_Exercise instructions:_
[a] In the article below about the Frank Zappa documentary, why did Alex Winter find the large amount of film in Zappa's vault exciting? Answer in one to three sentences.
[b] List all of Frank Zappa's children named in the article below about the Frank Zappa documentary.
[c] Answer these questions using the article below about the Frank Zappa documentary:
(i) In what year did Alex Winter make his pitch to the Zappa family?
(ii) Where is Zappa's vault located?
(iii) Which actor appeared alongside Winter in Bill & Ted Face the Music?

_Document text:_

== == ==

Real life of a rock legend
BILL & TED’S ALEX WINTER HAS UNEARTHED ARCHIVAL GOLD IN A FRANK ZAPPA DOCUMENTARY THAT PULLS NO PUNCHES
Countless filmmakers and fanboys had sought permission from Frank Zappa’s family over the past 27 years since his death to make a documentary of his life. It wouldn’t be until Alex Winter — yes, of Bill & Ted’s Excellent Adventure fame — made his pitch in 2015 that the family would finally grant access to the extraordinary archives of the composer, activist and avant-garde provocateur.
The former child actor, who returned to his most loved character Bill S. Preston Esq, alongside Keanu Reeves in last year’s acclaimed Bill & Ted Face the Music, has spent most of the past decade building an impressive resume as a documentarian, writing and directing films on subjects as varied as the dark web and children in showbiz.
What Winter found in the dusty and dark corridors of Zappa’s enormous vault underneath the famous Zappa family home in Laurel Canyon — stretching back to his teen years as an aspiring film editor and through his prolific professional life — was mind-blowing in its volume.
“I don’t even think including the family, to a certain degree, knew how much was down there. And they knew there was a lot down there as they had really spent a lot of time over the years very carefully preserving musical recordings and things like that,” Winter says.
“But there was just shelves and shelves and shelves of eight millimetre and Super 8, 16mm, and 35mm and in every conceivable format of video. It was overwhelming, but it was also very exciting, because of the possibility we were going to be able to tell the story to some degree from his perspective and really get into the interior life that he had kept quite guarded from the public.”
The home movies of Zappa with his wife Gail and his children Moon,
Dweezil, Ahmet and Diva reveal much of that guarded private life. Some of it is uncomfortable viewing. Gail, who looked after the Zappa estate until her death in 2015, was interviewed for the film and addresses his unapologetic infidelity on the road while she took care of business and the children.
In one old interview cut into the doco, the musician admits he caught a sexually transmitted disease on tour and sent his wife to fill the prescription to treat them both.

== == ==

_Data excerpt:_
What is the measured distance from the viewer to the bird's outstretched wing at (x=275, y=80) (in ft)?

== == ==

_Answers below:_
[a] Winter found it exciting because the footage raised the possibility of telling Zappa's story partly from his own perspective. It could also show the interior life that Zappa had kept quite guarded from the public.

[b] Moon, Dweezil, Ahmet and Diva.

[c]
(i) He made his pitch in 2015.
(ii) The vault is underneath the Zappa family home in Laurel Canyon.
(iii) Keanu Reeves appeared alongside him.